BEGIN Supplied passage

Good communication is at the root of humanity in healthcare: James Munro; CEO Patient Opinion, on learning from patient stories
James Munro, Chief Executive of Patient Opinion, the UK’s independent and most influential platform for health and social care experience discussion, offers his perspective on how to learn from these stories and improve care quality.
As a medical student, I was taught that good communication with patients and their families was a vital part of healthcare. I didn’t really know why. It seemed to be mainly to do with getting patients to “comply” with treatment.
However, after a decade of working daily with patient stories through the independent feedback website Patient Opinion, I’ve learned from patients and carers themselves why clear, honest and timely communication is so important and what happens when it is absent.
Put simply, good communication is at the root of humanity in healthcare. It enables not just the transfer of information (my naïve understanding as a medical student), but the building of trust, the creation of meaning and the possibility of a respectful, compassionate relationship.
On Patient Opinion we hear thousands of stories about good communication and they have in common just a few simple elements: time, empathy and most importantly listening.
For example, one service user who previously had problems with a service wrote:
“What made the appointment a success in my view was that Dr Williamson actually listened to me and gave me the chance to fully explain my issues… I actually felt my opinion was being valued and taken seriously and that I was seen as a person, not a problem.” (https://www.patientopinion.org.uk/opinions/229431)
Good communication is a prerequisite for trust, as this patient about to undergo a procedure for kidney cancer made clear:
“My first meeting with Dr Wah filled me with complete confidence. She explained the procedure, the hopeful outcome and completely reassured me.” (https://www.patientopinion.org.uk/opinions/225096)

END Supplied passage
BEGIN Entries provided

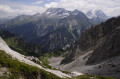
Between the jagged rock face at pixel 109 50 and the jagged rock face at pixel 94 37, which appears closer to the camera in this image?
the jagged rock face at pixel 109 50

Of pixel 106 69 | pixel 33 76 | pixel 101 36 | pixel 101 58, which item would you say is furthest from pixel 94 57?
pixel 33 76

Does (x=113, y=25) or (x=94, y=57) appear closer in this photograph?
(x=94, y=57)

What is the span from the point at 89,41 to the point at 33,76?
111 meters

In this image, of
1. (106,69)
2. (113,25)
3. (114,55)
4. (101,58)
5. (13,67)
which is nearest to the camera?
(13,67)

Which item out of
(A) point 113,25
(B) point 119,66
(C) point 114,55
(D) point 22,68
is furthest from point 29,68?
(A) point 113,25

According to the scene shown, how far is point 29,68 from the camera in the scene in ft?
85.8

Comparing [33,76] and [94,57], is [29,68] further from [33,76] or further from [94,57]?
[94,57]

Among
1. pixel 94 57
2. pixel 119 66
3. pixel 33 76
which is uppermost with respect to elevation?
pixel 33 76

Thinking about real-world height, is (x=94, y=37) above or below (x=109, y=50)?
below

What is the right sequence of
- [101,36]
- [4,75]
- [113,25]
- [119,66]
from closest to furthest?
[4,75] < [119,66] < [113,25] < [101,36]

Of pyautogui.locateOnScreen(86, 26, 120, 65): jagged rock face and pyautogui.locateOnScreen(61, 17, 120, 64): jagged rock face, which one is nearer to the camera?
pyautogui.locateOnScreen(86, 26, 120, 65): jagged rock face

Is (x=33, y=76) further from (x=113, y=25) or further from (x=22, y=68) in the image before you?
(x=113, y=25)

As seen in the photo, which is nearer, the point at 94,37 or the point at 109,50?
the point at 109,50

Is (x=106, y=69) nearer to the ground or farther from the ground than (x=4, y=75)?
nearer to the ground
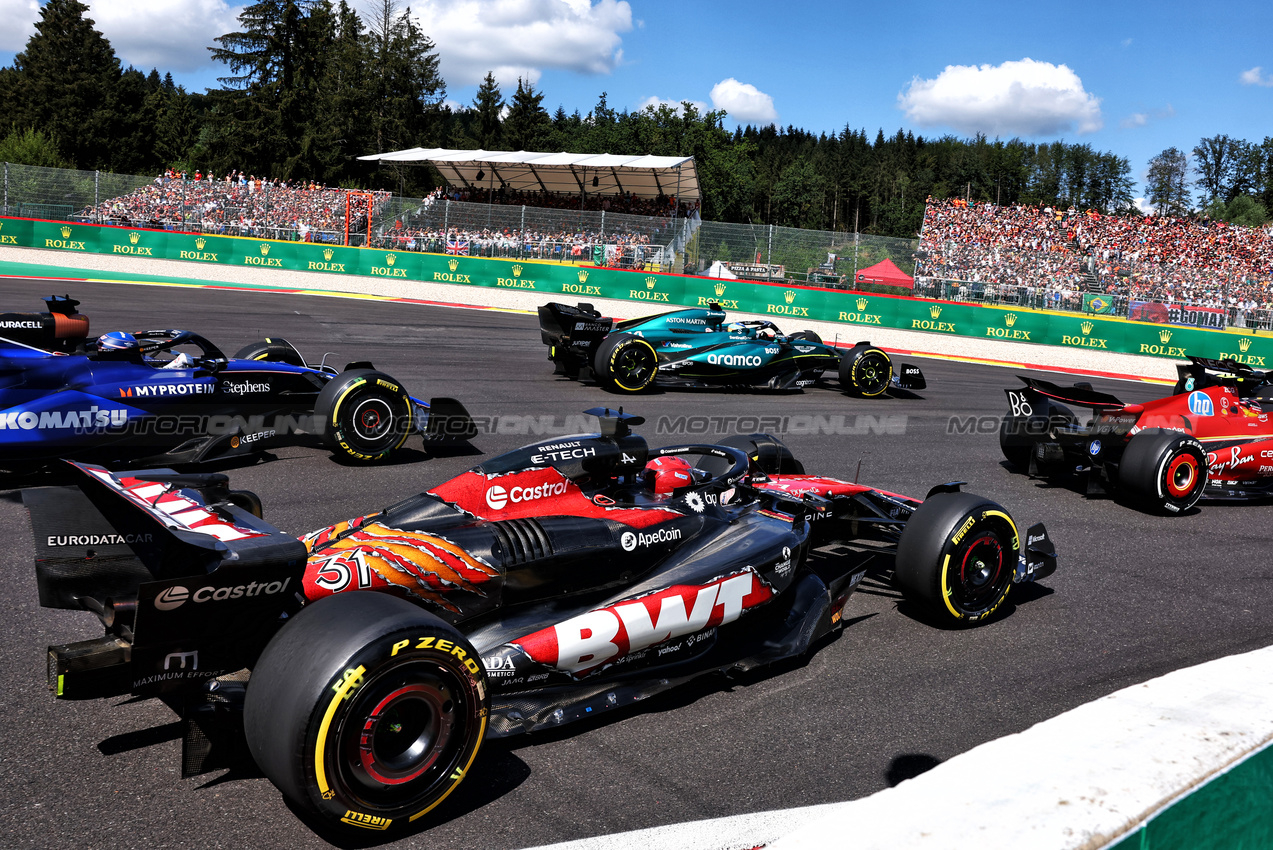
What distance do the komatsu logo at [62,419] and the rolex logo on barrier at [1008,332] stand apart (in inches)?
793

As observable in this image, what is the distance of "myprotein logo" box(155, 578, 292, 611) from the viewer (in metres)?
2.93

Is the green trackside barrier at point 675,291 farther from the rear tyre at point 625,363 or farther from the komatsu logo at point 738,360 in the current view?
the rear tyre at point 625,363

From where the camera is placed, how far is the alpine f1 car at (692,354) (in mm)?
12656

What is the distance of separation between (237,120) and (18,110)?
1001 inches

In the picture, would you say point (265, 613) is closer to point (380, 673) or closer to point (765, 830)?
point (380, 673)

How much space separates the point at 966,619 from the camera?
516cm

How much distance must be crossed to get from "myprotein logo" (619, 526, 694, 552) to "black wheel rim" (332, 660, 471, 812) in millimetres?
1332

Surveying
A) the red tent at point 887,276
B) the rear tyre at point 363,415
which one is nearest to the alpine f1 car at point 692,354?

END Entries provided

*Directions*:
1/ List everything that, according to the article on learning from patient stories, good communication enables.
2/ From the article on learning from patient stories, reproduce the stretch from "However, after a" through "respectful, compassionate relationship.", substituting "confidence" for "trust".
3/ Decide whether each statement agrees with the article on learning from patient stories, and support each decision with the deciding words of the article:
(a) The author has worked with patient stories for about ten years.
(b) Dr Wah explained the procedure to the patient with kidney cancer.
(c) As a medical student, the author understood why good communication mattered.

*Task results*:
1/
- the transfer of information
- the building of trust
- the creation of meaning
- the possibility of a respectful, compassionate relationship

2/
However, after a decade of working daily with patient stories through the independent feedback website Patient Opinion, I’ve learned from patients and carers themselves why clear, honest and timely communication is so important and what happens when it is absent.
Put simply, good communication is at the root of humanity in healthcare. It enables not just the transfer of information (my naïve understanding as a medical student), but the building of confidence, the creation of meaning and the possibility of a respectful, compassionate relationship.

3/
(a) Yes: "after a decade of working daily with patient stories"
(b) Yes: "She explained the procedure, the hopeful outcome and completely reassured me."
(c) No: "I didn’t really know why."